* _WORK TO COMPLETE_
Leaving out the pictures, write the following records exactly as they read.

* _GIVEN RECORDS_

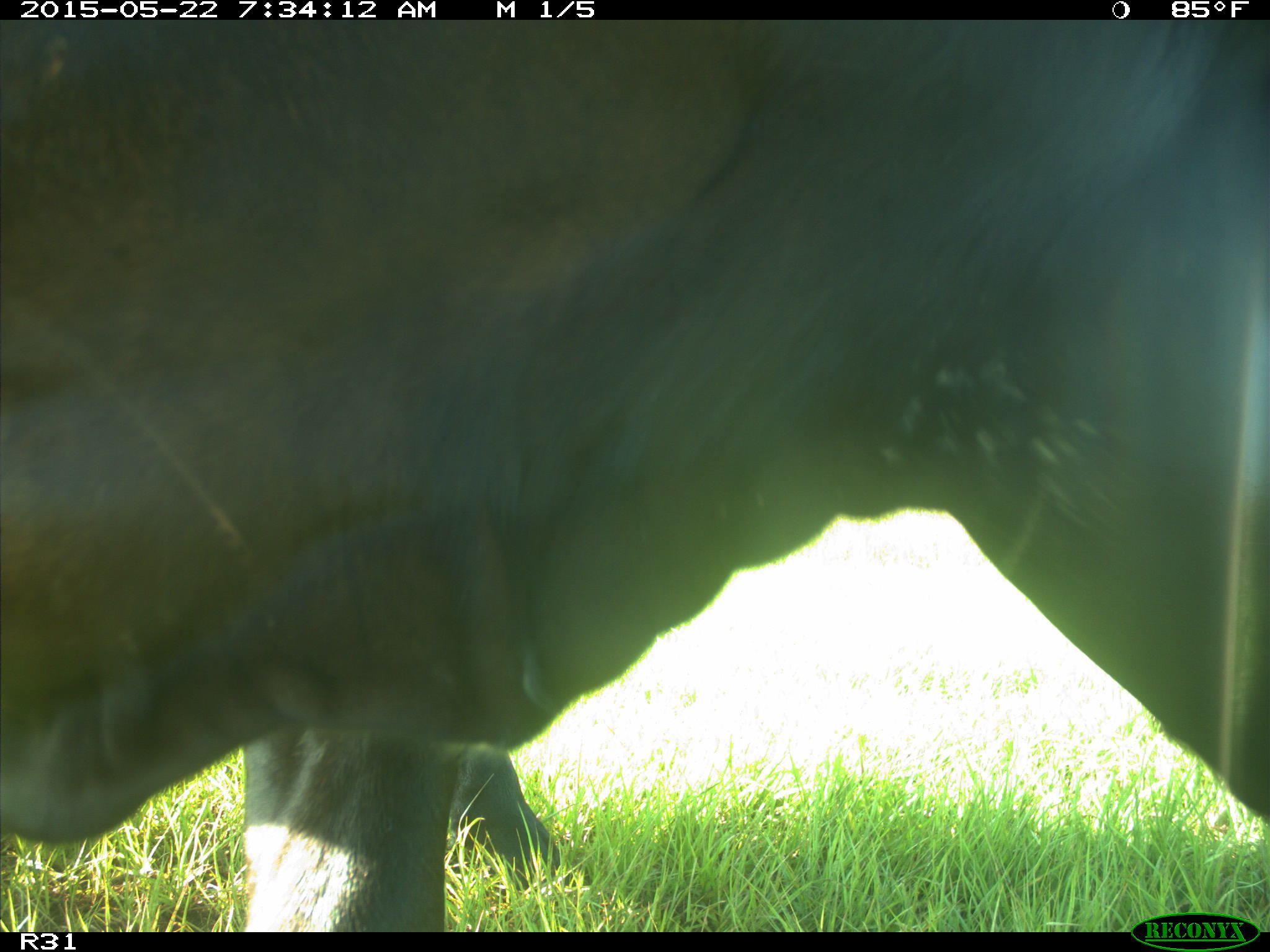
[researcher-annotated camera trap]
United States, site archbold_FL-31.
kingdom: Animalia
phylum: Chordata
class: Mammalia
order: Artiodactyla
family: Bovidae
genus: Bos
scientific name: Bos taurus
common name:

* _OUTPUT_
[researcher-annotated camera trap]
United States, site archbold_FL-31.
kingdom: Animalia
phylum: Chordata
class: Mammalia
order: Artiodactyla
family: Bovidae
genus: Bos
scientific name: Bos taurus
common name:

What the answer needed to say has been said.